- Materials provided

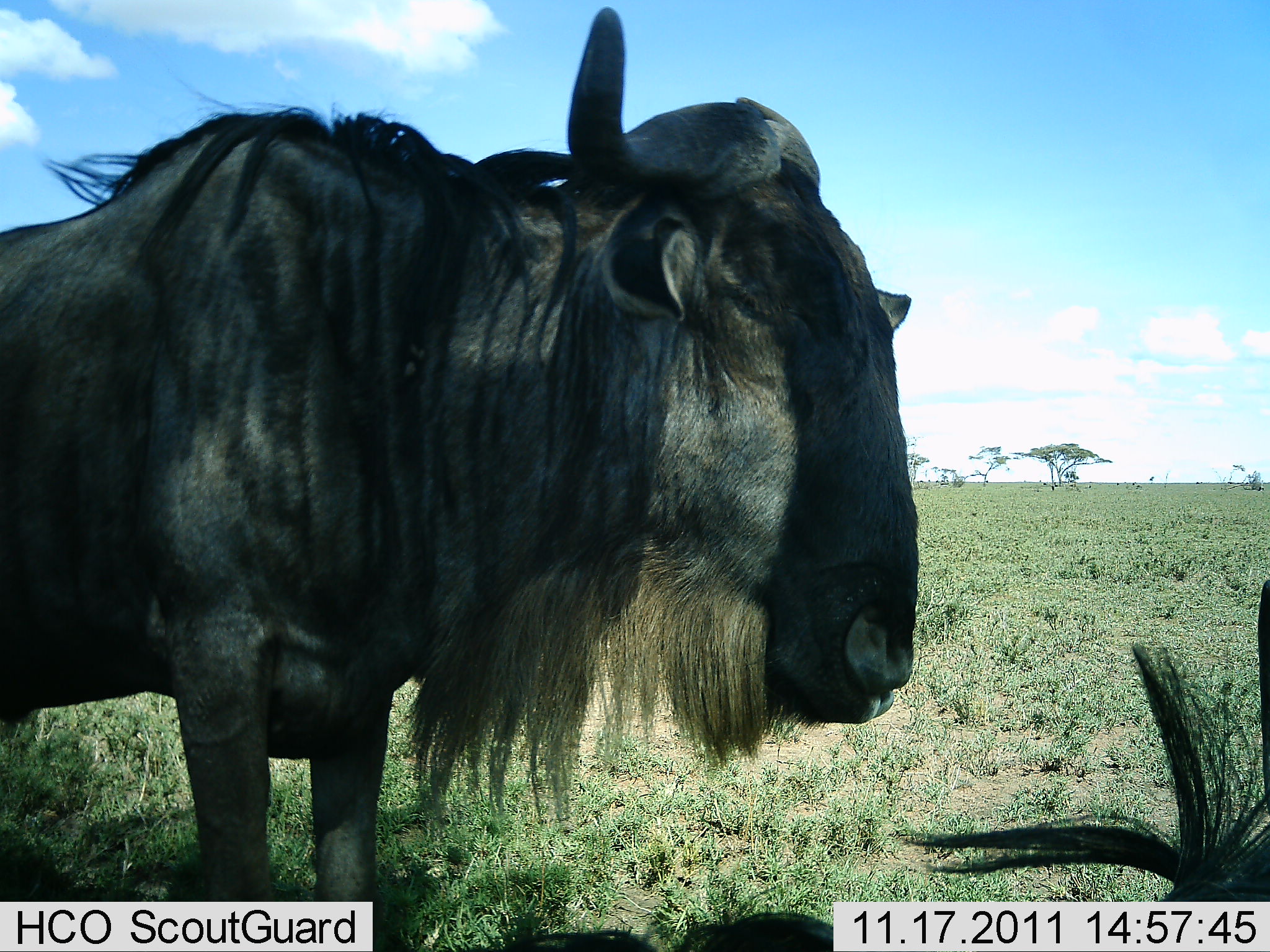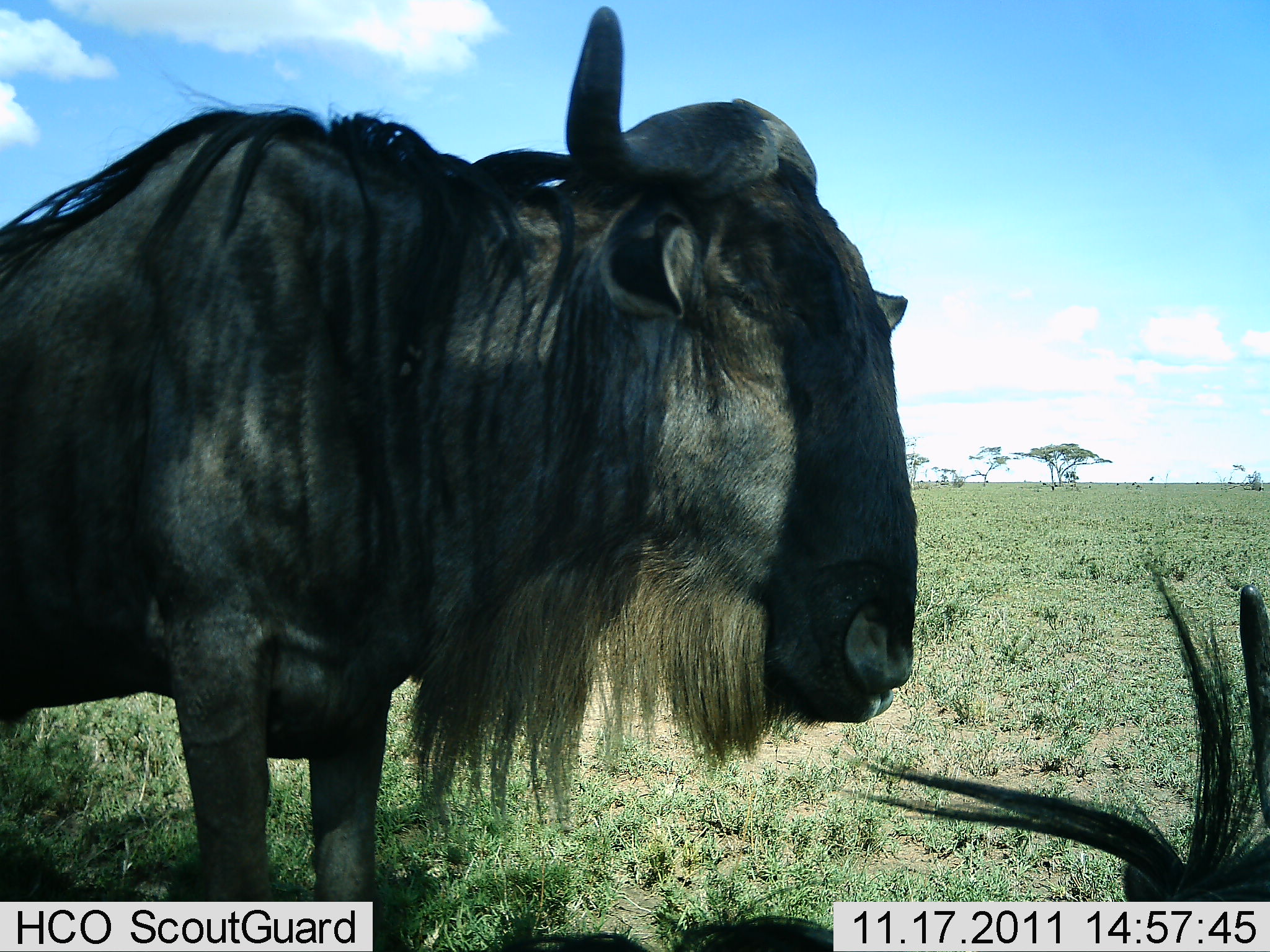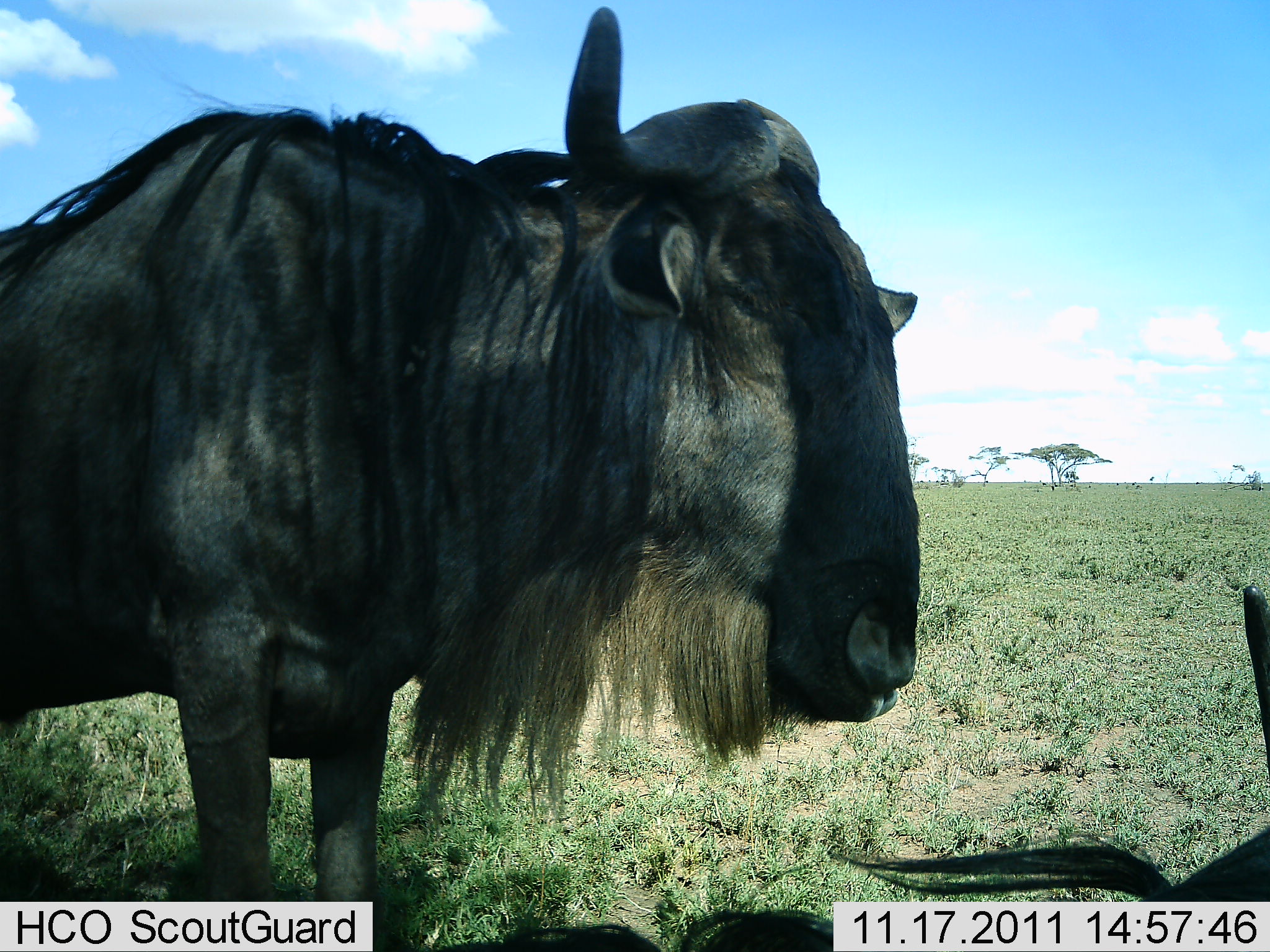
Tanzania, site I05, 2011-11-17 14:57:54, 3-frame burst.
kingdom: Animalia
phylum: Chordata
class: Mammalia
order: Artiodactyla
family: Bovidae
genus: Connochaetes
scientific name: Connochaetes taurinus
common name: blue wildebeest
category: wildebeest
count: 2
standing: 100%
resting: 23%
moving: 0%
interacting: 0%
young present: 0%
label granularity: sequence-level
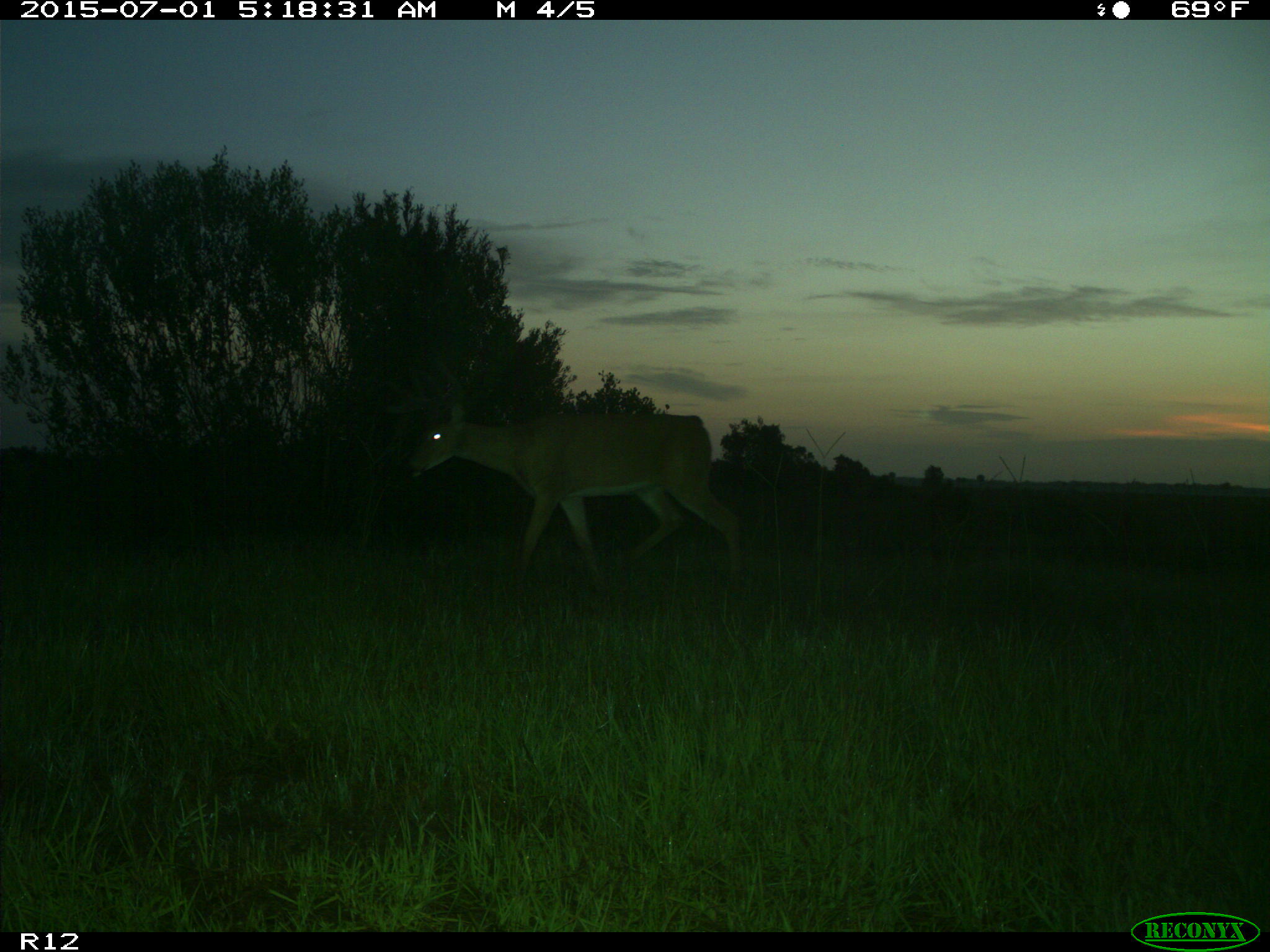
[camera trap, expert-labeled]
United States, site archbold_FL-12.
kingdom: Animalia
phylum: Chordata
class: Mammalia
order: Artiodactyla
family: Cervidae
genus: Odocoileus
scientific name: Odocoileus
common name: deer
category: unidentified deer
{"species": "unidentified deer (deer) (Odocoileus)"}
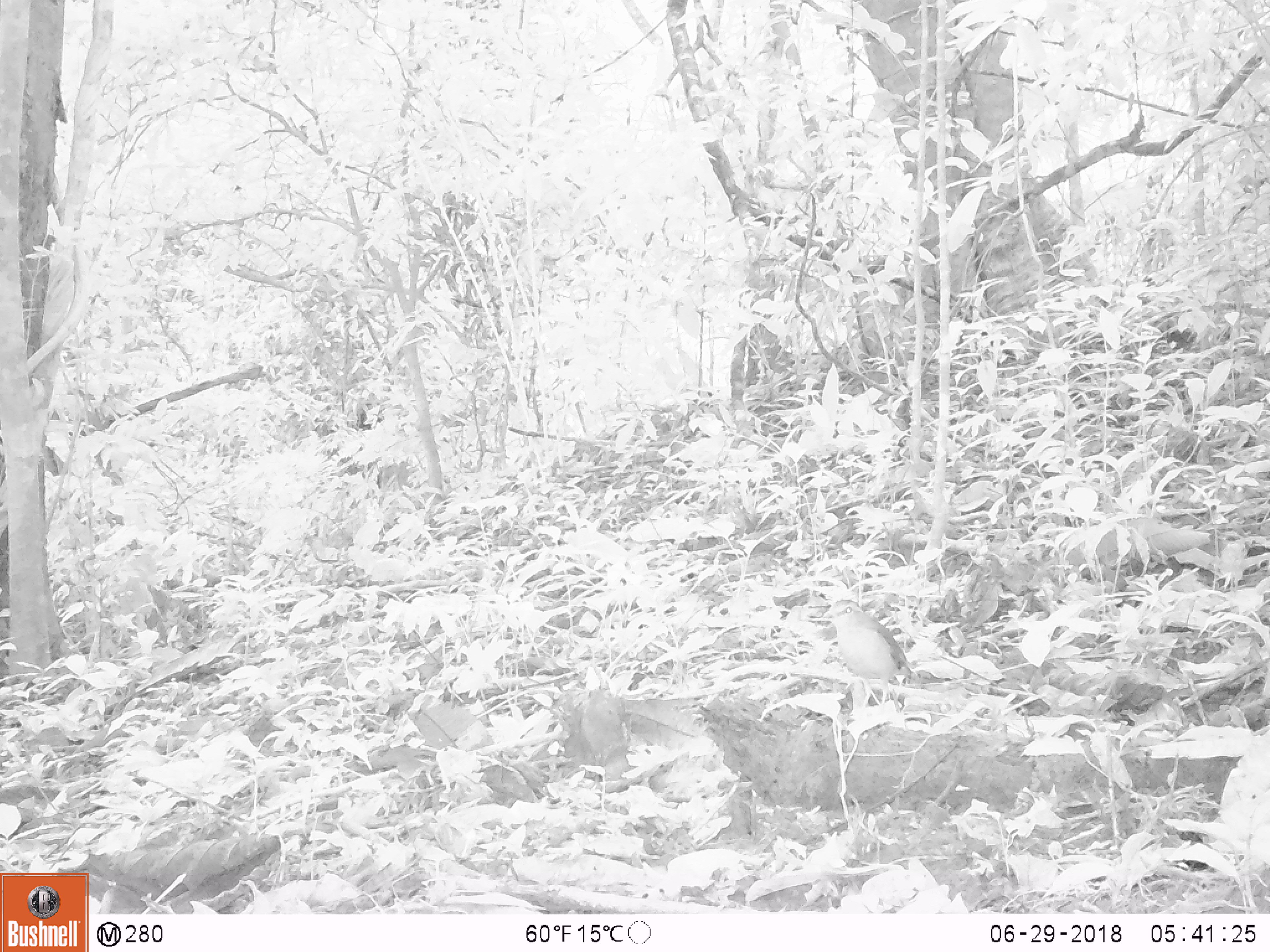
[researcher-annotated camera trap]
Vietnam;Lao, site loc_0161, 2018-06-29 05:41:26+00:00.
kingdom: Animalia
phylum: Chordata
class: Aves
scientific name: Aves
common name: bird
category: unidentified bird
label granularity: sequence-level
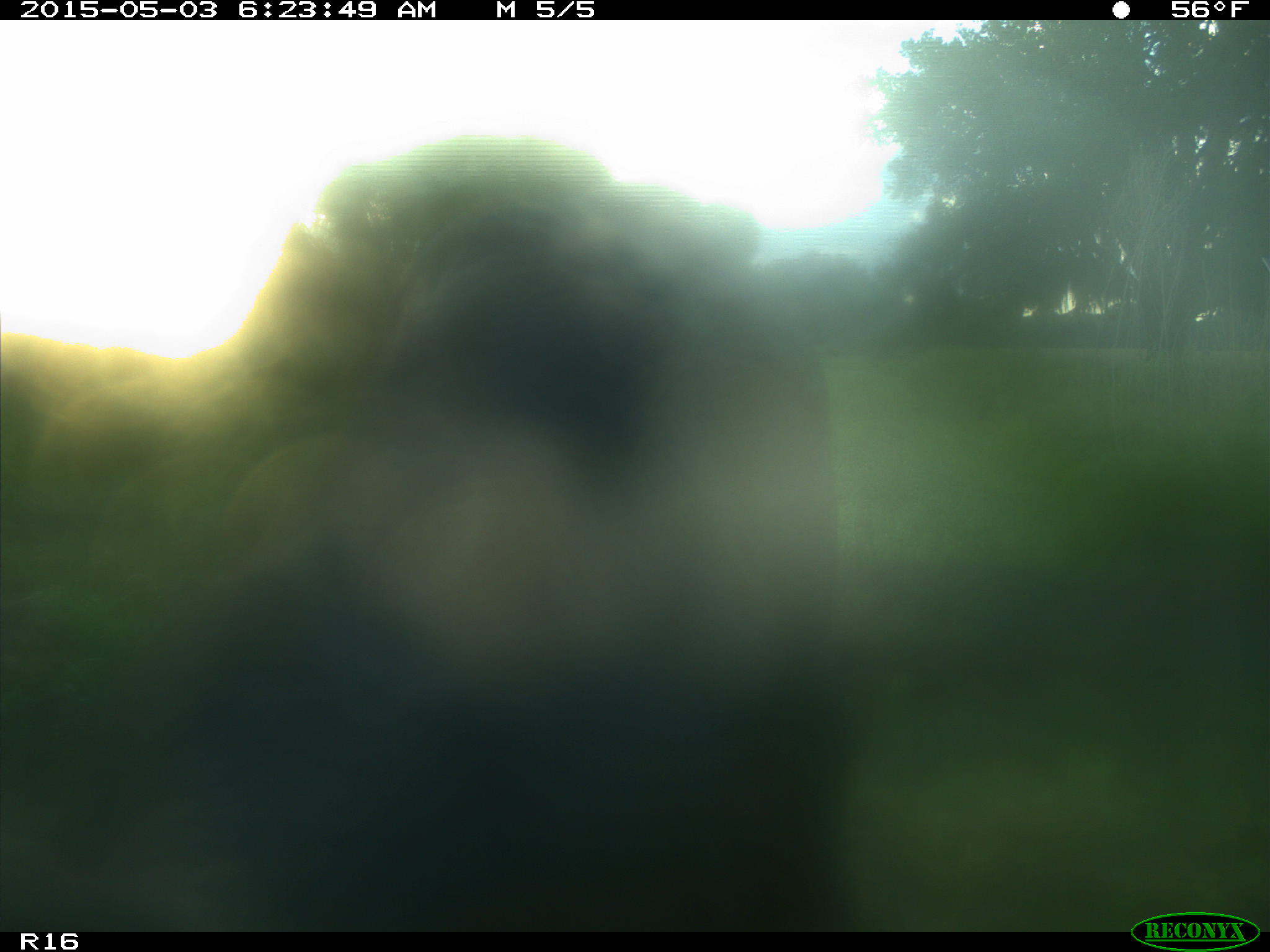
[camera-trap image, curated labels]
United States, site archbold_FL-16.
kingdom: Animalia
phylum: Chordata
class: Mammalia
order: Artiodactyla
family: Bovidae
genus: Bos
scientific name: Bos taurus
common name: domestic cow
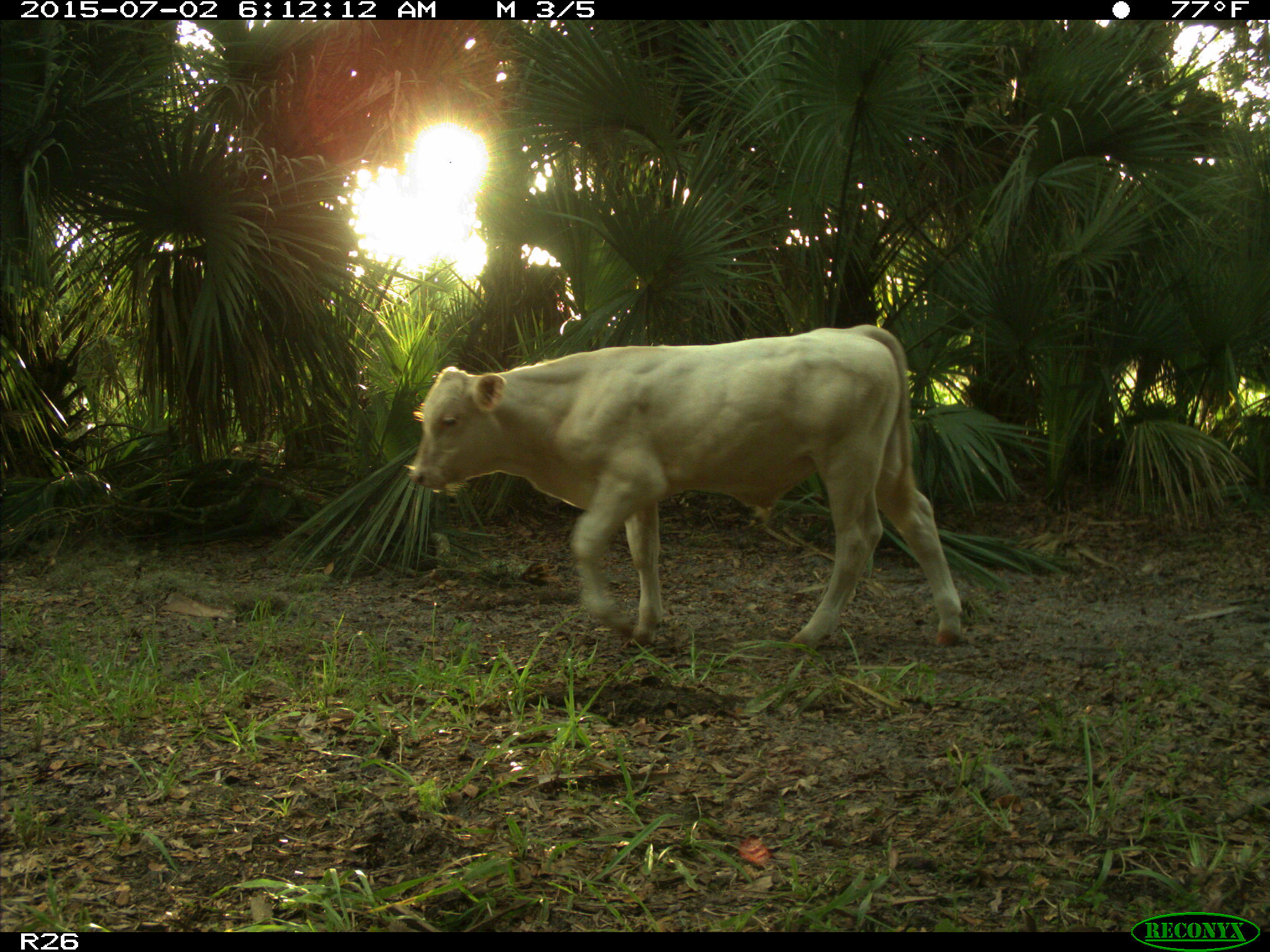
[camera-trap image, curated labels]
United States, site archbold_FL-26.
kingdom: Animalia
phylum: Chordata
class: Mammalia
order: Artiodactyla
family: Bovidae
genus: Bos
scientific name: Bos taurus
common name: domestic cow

- Task brief
The records need to be restated word for word, minus any images.

- Expected output
Tanzania, site I05, 2011-11-17 14:57:54, 3-frame burst.
kingdom: Animalia
phylum: Chordata
class: Mammalia
order: Artiodactyla
family: Bovidae
genus: Connochaetes
scientific name: Connochaetes taurinus
common name: blue wildebeest
category: wildebeest
count: 2
standing: 100%
resting: 23%
moving: 0%
interacting: 0%
young present: 0%
label granularity: sequence-level
[camera trap, expert-labeled]
United States, site archbold_FL-12.
kingdom: Animalia
phylum: Chordata
class: Mammalia
order: Artiodactyla
family: Cervidae
genus: Odocoileus
scientific name: Odocoileus
common name: deer
category: unidentified deer
{"species": "unidentified deer (deer) (Odocoileus)"}
[researcher-annotated camera trap]
Vietnam;Lao, site loc_0161, 2018-06-29 05:41:26+00:00.
kingdom: Animalia
phylum: Chordata
class: Aves
scientific name: Aves
common name: bird
category: unidentified bird
label granularity: sequence-level
[camera-trap image, curated labels]
United States, site archbold_FL-16.
kingdom: Animalia
phylum: Chordata
class: Mammalia
order: Artiodactyla
family: Bovidae
genus: Bos
scientific name: Bos taurus
common name: domestic cow
[camera-trap image, curated labels]
United States, site archbold_FL-26.
kingdom: Animalia
phylum: Chordata
class: Mammalia
order: Artiodactyla
family: Bovidae
genus: Bos
scientific name: Bos taurus
common name: domestic cow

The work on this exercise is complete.